It’s safe to say that there’s a higher than average chance that Australia will have a Labor government next year, if not before. How, then, will Labor’s policies affect our already anaemic real estate market?
Here, I’m talking about the removal of negative gearing on all but new properties, and the halving of the capital gains tax concession. Will they, as some predict, be the final nail in the coffin, with devastating flow on effects to the wider economy?
I don’t think so. This is why:
So far this year, the market has weakened, particularly in apartments. This is mainly due to a fall in investor demand, which I and many other real estate agents have seen first-hand. More of the apartments I have sold this year have gone to home buyers, not investors, in contrast to past years, where the reverse has been true. One of the main reasons for the investor exodus is the tightening of bank lending requirements resulting from the Banking Royal Commission. Investors can’t borrow nearly as much or as easily as before. While sharp rises in the market in previous years have often been underpinned by speculators looking for quick capital gains, these players have definitely left the building.

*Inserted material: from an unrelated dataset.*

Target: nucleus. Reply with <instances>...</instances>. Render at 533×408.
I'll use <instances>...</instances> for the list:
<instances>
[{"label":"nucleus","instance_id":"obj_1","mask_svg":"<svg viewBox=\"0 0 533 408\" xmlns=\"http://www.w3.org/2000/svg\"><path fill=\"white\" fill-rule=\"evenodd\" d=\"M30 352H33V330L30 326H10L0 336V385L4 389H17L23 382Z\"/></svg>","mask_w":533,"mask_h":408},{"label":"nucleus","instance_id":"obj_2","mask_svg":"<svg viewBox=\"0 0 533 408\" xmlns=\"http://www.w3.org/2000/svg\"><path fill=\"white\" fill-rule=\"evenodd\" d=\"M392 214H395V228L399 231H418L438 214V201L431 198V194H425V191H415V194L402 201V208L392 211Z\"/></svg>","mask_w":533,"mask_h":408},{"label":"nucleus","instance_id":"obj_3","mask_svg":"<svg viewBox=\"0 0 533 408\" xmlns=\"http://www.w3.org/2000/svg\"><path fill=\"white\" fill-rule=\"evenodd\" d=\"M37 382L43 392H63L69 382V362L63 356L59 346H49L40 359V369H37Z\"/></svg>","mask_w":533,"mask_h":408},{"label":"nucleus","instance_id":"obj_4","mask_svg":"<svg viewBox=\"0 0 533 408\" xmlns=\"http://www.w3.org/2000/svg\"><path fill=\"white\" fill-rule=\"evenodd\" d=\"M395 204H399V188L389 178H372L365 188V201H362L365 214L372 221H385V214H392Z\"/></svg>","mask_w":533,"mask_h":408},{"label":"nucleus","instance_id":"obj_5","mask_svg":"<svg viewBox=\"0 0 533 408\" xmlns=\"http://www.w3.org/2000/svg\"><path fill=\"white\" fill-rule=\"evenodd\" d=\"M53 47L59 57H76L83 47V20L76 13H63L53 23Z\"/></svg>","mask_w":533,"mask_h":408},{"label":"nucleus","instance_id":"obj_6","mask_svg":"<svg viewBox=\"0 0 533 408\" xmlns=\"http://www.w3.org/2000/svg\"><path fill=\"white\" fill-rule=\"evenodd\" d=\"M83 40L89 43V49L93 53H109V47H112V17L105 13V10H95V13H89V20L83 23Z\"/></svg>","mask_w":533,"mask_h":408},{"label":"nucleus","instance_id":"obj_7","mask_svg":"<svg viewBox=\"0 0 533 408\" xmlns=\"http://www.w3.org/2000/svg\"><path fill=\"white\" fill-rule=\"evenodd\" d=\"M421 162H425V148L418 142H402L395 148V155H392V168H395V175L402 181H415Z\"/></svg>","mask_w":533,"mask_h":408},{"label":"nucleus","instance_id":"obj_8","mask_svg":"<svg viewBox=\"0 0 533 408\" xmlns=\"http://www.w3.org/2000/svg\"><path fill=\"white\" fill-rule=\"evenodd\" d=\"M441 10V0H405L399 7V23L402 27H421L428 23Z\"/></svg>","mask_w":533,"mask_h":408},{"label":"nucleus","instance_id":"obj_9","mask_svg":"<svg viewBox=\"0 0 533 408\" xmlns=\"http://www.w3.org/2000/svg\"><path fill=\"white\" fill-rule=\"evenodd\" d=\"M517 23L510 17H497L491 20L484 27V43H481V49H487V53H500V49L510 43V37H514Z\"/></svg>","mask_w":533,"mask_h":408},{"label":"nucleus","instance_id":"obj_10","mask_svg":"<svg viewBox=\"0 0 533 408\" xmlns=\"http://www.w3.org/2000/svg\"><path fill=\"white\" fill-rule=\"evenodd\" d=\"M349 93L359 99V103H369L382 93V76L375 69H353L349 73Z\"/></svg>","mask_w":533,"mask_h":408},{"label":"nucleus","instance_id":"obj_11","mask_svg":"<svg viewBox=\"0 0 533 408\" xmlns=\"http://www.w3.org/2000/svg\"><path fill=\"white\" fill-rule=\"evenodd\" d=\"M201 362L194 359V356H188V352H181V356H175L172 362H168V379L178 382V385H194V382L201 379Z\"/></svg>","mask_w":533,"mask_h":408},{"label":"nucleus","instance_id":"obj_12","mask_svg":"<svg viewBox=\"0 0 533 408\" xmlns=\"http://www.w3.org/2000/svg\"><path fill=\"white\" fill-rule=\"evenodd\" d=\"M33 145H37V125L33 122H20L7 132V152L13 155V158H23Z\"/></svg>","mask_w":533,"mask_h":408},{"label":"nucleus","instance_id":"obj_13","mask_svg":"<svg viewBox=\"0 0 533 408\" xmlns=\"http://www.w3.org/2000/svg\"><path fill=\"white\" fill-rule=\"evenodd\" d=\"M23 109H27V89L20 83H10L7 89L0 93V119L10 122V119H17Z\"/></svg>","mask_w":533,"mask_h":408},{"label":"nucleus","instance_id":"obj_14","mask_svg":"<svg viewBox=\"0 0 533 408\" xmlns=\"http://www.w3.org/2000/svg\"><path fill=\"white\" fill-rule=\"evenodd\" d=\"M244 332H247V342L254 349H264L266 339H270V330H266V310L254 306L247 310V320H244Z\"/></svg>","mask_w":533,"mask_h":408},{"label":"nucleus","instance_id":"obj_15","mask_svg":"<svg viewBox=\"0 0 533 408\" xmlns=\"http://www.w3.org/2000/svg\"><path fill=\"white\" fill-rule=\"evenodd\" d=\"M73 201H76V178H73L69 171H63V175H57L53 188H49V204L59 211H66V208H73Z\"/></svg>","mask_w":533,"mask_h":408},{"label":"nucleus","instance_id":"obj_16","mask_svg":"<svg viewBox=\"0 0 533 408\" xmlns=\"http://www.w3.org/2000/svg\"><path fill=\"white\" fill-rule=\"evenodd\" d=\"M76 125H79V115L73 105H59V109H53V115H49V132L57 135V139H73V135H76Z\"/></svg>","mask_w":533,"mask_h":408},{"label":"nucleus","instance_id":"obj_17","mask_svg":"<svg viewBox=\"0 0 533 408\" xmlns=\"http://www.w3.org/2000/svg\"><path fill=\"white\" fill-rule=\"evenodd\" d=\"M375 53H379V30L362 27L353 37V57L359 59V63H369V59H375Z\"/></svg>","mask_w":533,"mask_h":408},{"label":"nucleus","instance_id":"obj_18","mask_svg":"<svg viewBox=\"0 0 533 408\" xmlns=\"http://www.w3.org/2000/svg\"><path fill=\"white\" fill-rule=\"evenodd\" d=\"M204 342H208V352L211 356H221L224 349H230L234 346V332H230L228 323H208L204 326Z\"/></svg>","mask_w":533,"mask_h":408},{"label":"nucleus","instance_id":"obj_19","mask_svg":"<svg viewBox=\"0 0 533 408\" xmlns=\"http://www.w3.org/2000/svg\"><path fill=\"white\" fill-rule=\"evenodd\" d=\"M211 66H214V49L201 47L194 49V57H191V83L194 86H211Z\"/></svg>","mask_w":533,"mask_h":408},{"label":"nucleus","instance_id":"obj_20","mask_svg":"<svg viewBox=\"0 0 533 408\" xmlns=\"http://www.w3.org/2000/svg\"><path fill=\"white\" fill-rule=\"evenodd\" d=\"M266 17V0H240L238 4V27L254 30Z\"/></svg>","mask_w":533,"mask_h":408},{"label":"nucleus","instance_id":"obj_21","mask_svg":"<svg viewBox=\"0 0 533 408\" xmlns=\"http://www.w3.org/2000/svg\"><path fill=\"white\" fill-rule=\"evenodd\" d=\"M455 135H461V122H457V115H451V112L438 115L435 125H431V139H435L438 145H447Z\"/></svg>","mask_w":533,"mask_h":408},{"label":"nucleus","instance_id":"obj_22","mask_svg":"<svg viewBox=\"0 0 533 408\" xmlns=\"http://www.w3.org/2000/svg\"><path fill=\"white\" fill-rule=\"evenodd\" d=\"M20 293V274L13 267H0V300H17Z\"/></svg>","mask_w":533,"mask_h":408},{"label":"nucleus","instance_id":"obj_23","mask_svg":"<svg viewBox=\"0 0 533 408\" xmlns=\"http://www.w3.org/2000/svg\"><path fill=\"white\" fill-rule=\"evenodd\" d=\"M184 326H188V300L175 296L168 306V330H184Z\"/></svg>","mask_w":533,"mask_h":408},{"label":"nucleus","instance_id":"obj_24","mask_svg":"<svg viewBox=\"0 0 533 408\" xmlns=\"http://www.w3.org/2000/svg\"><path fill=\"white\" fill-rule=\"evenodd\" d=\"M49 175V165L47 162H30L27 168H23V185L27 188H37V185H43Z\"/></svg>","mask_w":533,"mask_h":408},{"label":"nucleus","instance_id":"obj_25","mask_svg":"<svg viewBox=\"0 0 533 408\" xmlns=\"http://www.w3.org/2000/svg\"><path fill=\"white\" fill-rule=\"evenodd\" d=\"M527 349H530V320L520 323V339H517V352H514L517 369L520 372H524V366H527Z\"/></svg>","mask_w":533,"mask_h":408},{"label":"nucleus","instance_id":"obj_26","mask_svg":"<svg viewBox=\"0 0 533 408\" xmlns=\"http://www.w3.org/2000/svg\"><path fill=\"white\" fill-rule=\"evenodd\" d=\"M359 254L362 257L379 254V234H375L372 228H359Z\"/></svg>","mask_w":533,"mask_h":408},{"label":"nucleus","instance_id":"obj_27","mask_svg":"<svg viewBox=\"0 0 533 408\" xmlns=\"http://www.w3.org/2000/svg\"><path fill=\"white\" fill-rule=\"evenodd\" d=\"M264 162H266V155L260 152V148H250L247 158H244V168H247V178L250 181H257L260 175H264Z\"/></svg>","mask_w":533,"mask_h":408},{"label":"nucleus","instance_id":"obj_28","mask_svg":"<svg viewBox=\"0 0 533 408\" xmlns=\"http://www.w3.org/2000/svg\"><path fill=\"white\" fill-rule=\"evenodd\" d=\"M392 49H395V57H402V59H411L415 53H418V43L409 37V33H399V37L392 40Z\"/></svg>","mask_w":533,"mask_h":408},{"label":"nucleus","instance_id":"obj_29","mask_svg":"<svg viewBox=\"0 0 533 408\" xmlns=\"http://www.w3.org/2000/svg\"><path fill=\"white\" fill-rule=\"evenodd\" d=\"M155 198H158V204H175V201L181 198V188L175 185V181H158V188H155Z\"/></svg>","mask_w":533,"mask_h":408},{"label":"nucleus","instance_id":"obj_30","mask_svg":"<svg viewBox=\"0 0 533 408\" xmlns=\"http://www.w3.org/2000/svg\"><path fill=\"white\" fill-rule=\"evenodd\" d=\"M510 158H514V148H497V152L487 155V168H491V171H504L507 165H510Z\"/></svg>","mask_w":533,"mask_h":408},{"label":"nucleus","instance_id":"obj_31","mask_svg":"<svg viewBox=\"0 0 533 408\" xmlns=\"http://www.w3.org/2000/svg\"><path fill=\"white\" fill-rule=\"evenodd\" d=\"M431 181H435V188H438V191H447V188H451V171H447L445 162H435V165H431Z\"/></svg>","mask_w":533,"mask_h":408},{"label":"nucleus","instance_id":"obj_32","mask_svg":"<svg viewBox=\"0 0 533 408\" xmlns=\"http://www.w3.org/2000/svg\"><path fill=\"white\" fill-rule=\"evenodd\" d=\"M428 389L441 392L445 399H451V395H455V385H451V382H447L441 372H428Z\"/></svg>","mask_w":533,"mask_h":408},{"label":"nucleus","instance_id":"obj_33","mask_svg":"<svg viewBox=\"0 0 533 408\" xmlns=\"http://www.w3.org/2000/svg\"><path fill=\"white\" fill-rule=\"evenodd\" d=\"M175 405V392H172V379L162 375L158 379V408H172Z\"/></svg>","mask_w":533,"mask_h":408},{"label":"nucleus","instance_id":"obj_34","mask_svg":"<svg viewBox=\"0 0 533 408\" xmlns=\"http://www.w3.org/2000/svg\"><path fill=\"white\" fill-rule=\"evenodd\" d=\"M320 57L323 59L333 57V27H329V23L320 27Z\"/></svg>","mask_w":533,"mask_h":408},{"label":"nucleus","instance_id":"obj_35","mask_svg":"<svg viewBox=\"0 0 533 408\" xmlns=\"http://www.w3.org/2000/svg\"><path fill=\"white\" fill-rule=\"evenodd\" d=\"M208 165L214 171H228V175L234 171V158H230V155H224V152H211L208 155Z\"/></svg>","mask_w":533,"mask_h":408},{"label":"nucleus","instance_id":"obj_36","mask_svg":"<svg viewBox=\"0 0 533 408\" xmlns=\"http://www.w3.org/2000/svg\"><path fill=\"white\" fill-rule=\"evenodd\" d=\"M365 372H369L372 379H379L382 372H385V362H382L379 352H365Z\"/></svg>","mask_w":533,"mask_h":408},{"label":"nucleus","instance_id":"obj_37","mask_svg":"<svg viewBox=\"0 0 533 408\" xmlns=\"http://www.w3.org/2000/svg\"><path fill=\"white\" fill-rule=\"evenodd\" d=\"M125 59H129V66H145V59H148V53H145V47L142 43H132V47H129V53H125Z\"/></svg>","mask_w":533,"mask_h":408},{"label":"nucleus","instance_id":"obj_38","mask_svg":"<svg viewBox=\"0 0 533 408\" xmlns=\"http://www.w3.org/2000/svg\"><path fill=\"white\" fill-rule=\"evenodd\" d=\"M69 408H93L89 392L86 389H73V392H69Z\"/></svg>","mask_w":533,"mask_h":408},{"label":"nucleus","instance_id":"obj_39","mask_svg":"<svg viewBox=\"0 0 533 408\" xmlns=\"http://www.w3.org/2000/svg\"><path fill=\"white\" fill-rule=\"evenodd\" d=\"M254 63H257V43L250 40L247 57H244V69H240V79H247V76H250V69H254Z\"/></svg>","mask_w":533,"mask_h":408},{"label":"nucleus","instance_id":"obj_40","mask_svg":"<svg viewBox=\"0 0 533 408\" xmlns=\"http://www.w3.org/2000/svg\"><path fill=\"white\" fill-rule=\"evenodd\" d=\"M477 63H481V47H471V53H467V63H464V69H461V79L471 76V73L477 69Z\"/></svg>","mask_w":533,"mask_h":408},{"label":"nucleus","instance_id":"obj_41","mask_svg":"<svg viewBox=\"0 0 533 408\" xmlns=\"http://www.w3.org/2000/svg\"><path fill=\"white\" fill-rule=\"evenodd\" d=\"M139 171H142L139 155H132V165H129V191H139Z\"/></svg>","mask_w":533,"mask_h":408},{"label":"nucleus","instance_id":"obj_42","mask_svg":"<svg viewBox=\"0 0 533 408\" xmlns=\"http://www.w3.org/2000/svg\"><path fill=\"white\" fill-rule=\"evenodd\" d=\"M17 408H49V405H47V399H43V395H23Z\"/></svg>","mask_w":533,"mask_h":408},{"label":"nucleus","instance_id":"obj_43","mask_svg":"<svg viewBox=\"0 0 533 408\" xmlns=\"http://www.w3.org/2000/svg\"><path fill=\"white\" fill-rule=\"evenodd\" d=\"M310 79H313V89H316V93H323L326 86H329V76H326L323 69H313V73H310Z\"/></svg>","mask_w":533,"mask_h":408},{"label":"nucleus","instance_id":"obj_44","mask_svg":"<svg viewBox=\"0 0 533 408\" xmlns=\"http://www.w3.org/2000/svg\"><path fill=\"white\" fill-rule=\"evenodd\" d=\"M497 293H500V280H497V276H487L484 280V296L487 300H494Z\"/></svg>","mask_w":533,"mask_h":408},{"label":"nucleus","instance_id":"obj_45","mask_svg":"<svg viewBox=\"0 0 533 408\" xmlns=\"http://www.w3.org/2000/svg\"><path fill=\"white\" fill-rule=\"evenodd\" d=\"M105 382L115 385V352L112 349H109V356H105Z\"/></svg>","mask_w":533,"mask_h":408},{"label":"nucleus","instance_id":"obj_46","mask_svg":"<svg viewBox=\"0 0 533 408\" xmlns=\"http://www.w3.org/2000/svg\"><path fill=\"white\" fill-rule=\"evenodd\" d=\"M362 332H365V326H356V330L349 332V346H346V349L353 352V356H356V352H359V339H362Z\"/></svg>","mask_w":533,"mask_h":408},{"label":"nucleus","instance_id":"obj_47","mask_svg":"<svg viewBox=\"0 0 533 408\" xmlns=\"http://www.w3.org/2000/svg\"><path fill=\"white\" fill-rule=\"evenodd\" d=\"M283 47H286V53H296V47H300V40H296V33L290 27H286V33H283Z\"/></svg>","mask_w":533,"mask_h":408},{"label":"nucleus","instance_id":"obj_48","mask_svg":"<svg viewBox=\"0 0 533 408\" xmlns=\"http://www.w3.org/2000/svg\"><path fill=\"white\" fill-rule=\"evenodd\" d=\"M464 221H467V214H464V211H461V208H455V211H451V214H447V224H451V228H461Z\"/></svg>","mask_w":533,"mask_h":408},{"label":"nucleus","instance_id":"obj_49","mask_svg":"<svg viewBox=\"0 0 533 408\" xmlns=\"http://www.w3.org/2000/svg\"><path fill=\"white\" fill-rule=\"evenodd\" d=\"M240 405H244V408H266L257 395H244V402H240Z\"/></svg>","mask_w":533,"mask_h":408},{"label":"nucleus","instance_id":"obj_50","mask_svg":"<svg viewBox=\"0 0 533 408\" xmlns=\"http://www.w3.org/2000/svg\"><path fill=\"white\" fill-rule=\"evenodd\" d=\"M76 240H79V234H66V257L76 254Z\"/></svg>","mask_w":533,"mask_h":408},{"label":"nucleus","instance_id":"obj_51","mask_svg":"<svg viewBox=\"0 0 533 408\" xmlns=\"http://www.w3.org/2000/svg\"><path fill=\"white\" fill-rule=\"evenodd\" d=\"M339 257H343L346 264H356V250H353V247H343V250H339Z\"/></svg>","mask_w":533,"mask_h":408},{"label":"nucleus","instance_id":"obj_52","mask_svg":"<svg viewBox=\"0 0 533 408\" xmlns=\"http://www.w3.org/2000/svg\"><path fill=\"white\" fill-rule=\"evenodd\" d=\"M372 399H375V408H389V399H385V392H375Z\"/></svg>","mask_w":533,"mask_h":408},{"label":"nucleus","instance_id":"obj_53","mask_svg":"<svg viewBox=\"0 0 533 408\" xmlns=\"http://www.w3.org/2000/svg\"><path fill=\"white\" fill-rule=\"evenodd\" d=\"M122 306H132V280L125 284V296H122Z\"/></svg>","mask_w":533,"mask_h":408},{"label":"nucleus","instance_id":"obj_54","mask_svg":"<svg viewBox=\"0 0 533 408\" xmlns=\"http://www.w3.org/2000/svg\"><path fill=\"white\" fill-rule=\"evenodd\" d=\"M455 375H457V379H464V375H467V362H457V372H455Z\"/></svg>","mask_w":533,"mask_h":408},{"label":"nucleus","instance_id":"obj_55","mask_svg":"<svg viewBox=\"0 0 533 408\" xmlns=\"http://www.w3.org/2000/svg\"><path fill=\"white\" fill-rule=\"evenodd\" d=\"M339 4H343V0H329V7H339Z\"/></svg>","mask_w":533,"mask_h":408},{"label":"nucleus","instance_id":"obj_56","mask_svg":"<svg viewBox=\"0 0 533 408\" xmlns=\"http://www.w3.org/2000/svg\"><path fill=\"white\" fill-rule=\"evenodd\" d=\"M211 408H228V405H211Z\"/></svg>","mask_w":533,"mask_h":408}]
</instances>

Supply and demand factors are also at play here. On the supply side, there has been unprecedented apartment development in Sydney’s East; and this has coincided with a fall in demand, partly due to decreasing levels of immigration. Lower immigration levels are also a major cause of the weakening rental market – another reason for investors to stay home.
Since investors are already sitting on the sidelines, the impact of the proposed policies could be minimal. And there’s no reason to expect that they’ll cause a rush to market because the changes will only apply to new purchasers – existing investors will retain their current benefits.
Which is why now (wait for it) could be the perfect time to look for buying opportunities.
In the medium to short term, supply and demand imbalances are likely to sort themselves out as new development levels drop in response to the market, while immigration continues to increase population. The tightening of lending requirements is largely the result of the boom time excesses that caused these imbalances and their political effects aka the Banking Royal Commission. As these correct, so we can expect borrowing to become easier. Essentially, while the market is undeniably soft right now, disaster is far from certain. And if you’re with me on this, the existing situation could offer genuine buying opportunities for medium to long term investors. While I wouldn’t recommend betting the farm, so to speak, chances could be missed if you sit on the sidelines.